En el relato de Borges, el viajero alcanza la ciudad de los Inmortales, un lugar que, a primera vista, parece una obra divina: «Este palacio es fábrica de los dioses», piensa. Pero al explorarlo, corrige su impresión: «Los dioses que lo edificaron han muerto». Luego, observando sus complejidades, añade: «Los dioses que lo edificaron estaban locos». La ciudad, con su antigüedad abrumadora, su carácter interminable y su complejidad insensata, refleja la historia de Europa: un tapiz de grandezas y ruinas, de momentos de esplendor seguidos por episodios de barbarie. La Europa del progreso, la de la razón ilustrada, ha tropezado repetidamente con la sinrazón de las guerras, los genocidios y las crisis. Como señala Nietzsche, la crítica a los ideales humanistas y a los derechos universales revela una Europa en crisis, pero también una Europa ante una oportunidad. Heidrun Friese, en La otredad de Europa, sugiere que esta ruptura, aunque inicialmente dolorosa, abre caminos para la renovación. Walter Benjamin, por su parte, compara el despertar de Europa con el caballo de Troya: un acto subversivo que introduce la posibilidad de un nuevo comienzo en medio de la aparente derrota.

El viajero de Borges, al contemplar las ruinas de la ciudad de los Inmortales, descubre a sus habitantes: unos trogloditas degradados que viven en cuevas. Uno de ellos, que lo sigue en su periplo, resulta ser nada menos que Homero, el poeta de la Ilíada. «No debe sorprendernos», dice el narrador, pues Homero, tras cantar la guerra de Troya, también compuso la paródica Batracomiomaquia, la guerra de las ranas y los ratones. «Fue como un dios que creara el cosmos y luego el caos». Esta dualidad entre esplendor y decadencia resuena en la historia europea. A los momentos de grandeza —la filosofía griega, el arte renacentista, los ideales de la Ilustración— les han seguido crisis devastadoras. Sin embargo, como señala Husserl, el verdadero enemigo de Europa es el cansancio, la inercia que impide un nuevo despertar. Este despertar no puede ser un retorno al «racionalismo chato» criticado por Nietzsche, sino una reimaginación audaz de lo que Europa puede ser.
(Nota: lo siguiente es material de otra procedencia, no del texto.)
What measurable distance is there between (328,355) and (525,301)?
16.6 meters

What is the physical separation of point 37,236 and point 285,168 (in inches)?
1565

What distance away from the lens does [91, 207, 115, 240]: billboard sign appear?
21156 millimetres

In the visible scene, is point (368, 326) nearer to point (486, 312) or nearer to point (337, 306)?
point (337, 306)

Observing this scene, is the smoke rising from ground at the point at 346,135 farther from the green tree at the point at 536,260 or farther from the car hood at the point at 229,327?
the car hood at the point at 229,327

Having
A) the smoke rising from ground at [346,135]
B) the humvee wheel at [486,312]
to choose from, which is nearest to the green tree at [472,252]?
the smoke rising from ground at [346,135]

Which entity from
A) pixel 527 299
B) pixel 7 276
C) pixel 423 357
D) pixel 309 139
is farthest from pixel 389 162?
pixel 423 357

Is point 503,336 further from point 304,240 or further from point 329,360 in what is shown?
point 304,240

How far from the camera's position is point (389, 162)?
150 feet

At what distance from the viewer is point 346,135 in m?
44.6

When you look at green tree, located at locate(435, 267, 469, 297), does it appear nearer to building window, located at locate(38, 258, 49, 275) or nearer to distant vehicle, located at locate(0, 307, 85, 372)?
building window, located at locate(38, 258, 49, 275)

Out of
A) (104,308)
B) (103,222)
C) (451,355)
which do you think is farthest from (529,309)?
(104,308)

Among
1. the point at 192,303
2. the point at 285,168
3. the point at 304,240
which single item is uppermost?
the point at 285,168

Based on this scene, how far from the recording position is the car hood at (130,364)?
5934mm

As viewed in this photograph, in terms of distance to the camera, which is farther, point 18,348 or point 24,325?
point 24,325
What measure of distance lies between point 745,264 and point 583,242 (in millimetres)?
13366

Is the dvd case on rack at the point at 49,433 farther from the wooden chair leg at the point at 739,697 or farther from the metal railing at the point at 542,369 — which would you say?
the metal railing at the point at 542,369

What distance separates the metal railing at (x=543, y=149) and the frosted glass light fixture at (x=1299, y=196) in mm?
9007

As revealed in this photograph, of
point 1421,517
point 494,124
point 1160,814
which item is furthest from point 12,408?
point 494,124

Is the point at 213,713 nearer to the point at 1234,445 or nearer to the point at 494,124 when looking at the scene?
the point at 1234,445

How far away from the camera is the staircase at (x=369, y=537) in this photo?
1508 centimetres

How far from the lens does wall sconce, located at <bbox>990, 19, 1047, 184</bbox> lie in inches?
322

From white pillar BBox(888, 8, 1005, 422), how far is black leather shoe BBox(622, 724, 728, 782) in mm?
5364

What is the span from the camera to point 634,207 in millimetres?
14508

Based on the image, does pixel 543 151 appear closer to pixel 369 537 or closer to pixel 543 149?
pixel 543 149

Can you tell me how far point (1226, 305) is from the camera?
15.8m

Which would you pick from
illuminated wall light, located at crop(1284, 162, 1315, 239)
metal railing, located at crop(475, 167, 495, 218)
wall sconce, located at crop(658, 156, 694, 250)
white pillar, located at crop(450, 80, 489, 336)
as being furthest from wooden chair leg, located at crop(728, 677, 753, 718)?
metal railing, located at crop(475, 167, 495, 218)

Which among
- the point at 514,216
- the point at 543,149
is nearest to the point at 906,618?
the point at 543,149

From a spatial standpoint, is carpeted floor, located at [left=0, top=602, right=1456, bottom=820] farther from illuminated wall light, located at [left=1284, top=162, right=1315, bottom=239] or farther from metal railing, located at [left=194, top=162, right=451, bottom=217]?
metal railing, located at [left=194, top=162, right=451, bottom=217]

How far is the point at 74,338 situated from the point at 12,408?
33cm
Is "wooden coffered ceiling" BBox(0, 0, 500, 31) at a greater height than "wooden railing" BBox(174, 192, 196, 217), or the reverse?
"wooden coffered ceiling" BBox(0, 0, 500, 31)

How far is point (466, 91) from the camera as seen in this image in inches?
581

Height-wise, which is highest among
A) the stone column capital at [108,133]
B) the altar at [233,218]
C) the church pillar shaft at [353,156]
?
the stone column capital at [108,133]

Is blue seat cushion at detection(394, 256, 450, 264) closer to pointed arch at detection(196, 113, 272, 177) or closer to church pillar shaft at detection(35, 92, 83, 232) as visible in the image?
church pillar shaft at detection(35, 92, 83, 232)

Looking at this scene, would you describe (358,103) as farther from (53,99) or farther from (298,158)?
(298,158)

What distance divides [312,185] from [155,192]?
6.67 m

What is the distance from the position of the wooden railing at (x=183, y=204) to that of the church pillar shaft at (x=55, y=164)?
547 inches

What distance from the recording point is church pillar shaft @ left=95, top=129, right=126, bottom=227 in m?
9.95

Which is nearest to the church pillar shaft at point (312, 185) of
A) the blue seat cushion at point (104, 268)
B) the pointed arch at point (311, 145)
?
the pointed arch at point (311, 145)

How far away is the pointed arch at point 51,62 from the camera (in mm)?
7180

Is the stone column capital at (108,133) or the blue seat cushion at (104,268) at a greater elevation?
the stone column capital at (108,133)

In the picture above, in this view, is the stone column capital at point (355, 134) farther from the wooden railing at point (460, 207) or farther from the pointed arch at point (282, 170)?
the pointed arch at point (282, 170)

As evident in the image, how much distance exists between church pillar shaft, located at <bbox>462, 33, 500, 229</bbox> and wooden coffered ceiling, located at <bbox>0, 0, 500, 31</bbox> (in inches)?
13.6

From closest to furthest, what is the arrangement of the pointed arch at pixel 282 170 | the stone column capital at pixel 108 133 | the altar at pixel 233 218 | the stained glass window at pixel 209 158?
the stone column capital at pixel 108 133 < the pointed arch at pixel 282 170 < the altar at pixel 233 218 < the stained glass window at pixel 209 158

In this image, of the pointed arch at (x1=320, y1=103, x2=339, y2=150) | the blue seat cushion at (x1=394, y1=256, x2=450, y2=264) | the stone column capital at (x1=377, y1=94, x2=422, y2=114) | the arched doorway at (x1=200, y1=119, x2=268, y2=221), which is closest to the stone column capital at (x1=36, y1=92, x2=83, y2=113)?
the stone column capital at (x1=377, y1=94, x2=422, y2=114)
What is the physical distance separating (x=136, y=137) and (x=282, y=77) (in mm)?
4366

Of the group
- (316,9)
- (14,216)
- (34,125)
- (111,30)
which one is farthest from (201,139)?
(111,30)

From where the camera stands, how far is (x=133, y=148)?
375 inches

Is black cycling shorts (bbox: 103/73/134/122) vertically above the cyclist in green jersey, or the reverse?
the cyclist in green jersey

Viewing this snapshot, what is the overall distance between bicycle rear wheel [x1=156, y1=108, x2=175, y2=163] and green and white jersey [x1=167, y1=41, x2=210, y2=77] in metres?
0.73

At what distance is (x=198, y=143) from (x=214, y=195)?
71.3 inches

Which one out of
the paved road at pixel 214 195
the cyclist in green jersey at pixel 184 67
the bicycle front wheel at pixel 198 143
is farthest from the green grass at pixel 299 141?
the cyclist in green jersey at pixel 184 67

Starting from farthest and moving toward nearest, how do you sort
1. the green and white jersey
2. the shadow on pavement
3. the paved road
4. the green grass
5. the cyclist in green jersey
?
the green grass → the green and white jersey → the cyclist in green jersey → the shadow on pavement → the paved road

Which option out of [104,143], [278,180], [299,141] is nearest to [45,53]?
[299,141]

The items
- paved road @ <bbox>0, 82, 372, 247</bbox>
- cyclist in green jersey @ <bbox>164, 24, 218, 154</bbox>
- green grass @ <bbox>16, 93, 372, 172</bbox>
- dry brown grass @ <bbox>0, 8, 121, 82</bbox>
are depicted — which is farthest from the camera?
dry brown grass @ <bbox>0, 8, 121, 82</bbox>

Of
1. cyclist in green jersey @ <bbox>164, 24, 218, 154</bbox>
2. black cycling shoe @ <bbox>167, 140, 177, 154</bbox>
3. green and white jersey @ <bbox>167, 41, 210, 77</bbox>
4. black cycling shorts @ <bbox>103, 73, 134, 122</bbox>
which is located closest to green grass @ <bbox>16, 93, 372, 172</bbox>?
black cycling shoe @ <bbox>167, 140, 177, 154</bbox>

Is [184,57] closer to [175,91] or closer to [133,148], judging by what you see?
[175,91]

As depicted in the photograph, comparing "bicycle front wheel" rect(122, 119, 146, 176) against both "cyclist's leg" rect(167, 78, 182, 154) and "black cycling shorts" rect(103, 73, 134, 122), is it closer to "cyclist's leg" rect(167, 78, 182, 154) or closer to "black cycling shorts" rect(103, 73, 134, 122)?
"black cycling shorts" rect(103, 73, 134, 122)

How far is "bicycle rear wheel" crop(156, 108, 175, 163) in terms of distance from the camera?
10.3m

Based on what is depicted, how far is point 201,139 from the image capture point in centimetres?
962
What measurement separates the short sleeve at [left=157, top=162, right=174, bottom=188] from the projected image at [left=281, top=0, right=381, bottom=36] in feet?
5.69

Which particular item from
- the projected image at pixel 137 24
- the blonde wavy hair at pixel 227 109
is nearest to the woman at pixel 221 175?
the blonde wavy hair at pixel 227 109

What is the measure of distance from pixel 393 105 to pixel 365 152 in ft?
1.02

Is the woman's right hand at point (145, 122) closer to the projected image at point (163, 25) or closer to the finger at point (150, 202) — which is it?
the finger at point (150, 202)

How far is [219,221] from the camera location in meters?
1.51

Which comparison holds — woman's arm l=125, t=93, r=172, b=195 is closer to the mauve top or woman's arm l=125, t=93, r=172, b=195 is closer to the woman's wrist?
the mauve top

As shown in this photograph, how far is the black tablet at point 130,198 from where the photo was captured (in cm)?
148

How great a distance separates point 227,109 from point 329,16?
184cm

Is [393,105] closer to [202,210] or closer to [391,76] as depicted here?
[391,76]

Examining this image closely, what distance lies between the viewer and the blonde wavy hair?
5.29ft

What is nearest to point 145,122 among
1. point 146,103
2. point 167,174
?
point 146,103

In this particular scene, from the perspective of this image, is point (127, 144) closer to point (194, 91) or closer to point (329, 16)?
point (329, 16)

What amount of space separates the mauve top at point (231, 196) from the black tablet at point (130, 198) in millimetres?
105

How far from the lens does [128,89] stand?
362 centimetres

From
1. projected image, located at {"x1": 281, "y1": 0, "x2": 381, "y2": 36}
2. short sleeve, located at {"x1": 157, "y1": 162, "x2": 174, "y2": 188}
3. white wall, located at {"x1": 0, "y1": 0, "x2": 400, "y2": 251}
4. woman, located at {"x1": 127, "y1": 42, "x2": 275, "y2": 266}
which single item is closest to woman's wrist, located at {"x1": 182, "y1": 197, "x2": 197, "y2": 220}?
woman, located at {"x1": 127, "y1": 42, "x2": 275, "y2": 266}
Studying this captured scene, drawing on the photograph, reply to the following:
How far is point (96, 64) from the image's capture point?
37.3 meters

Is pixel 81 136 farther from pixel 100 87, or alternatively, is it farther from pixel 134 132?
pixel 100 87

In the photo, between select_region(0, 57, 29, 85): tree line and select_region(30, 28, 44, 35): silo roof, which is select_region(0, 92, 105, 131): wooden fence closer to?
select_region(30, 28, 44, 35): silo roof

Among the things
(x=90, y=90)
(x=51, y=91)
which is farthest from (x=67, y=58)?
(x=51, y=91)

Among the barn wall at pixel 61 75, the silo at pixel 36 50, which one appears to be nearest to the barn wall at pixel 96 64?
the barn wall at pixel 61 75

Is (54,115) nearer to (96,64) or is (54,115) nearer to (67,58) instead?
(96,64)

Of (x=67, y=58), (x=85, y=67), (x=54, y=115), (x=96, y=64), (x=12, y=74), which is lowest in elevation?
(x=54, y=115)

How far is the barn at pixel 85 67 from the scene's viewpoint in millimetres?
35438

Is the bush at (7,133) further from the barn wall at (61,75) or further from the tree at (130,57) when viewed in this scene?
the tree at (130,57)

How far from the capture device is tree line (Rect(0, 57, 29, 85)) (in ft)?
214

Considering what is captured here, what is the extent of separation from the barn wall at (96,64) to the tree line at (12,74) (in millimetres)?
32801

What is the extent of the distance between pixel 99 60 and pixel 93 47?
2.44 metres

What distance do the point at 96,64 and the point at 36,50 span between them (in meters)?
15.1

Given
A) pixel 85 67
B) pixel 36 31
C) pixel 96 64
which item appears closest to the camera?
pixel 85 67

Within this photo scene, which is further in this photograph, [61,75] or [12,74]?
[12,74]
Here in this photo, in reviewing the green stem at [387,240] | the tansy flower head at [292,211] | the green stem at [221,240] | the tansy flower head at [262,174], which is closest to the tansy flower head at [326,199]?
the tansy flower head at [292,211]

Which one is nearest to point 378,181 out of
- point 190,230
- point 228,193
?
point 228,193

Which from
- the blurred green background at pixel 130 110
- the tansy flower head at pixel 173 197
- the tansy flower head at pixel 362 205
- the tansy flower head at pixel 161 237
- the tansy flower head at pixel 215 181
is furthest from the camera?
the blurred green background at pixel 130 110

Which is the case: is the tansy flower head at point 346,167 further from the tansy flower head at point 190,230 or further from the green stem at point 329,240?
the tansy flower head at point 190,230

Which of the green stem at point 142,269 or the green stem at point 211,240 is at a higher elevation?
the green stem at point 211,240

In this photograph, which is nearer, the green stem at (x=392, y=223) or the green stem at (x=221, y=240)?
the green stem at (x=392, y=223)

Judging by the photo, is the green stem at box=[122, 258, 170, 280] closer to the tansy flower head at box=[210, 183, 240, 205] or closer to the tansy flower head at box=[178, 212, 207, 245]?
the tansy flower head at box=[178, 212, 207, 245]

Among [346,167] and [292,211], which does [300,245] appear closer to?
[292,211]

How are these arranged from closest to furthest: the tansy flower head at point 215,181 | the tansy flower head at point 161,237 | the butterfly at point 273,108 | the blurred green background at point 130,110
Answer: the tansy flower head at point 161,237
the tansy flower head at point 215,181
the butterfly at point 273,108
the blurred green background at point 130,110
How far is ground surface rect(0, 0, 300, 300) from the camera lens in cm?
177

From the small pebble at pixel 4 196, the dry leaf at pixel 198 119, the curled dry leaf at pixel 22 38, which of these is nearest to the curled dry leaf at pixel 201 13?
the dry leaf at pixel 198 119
Jacques Derrida describe la identidad europea como «una memoria aún no disponible», un horizonte que se vislumbra, pero no se alcanza plenamente. Martin Buber, por su parte, afirma: «Sabemos que vendrá, no sabremos cómo vendrá. No podemos hacer otra cosa que estar preparados». Esta espera activa define a Europa: un proyecto en permanente construcción, un viaje sin fin. En Borges, el viajero reflexiona: «Nadie es alguien, un solo hombre inmortal es todos los hombres. Como Cornelio Agrippa, soy dios, soy héroe, soy filósofo, soy demonio y soy mundo, lo cual es una fatigosa manera de decir que no soy». Europa, en su multiplicidad agotadora, es también este no ser: un mosaico de memorias y olvidos, de identidades que se entrecruzan hasta el absurdo.

Walter Benjamin nos recuerda que el presente es un desafío, un «aquí y ahora» que exige una revisión constante. La historia de Europa, como la ciudad de los Inmortales, está poblada de palabras y ruinas, de imágenes que el tiempo confunde. El viajero de Borges lo comprende al final: «Cuando se acerca el fin, ya no quedan imágenes del recuerdo; solo quedan palabras». En este desvanecerse de las imágenes, Europa encuentra su paradoja: es Nadie, como Ulises, pero también es todos. Su destino no está escrito, sino que se escribe en cada paso, en cada crisis, en cada renacimiento. «En breve, seré Nadie; en breve, seré todos: estaré muerto», concluye el viajero. Europa, en su eterno viaje, sigue buscando el río de la inmortalidad, sabiendo que el verdadero hallazgo no es la meta, sino el camino mismo.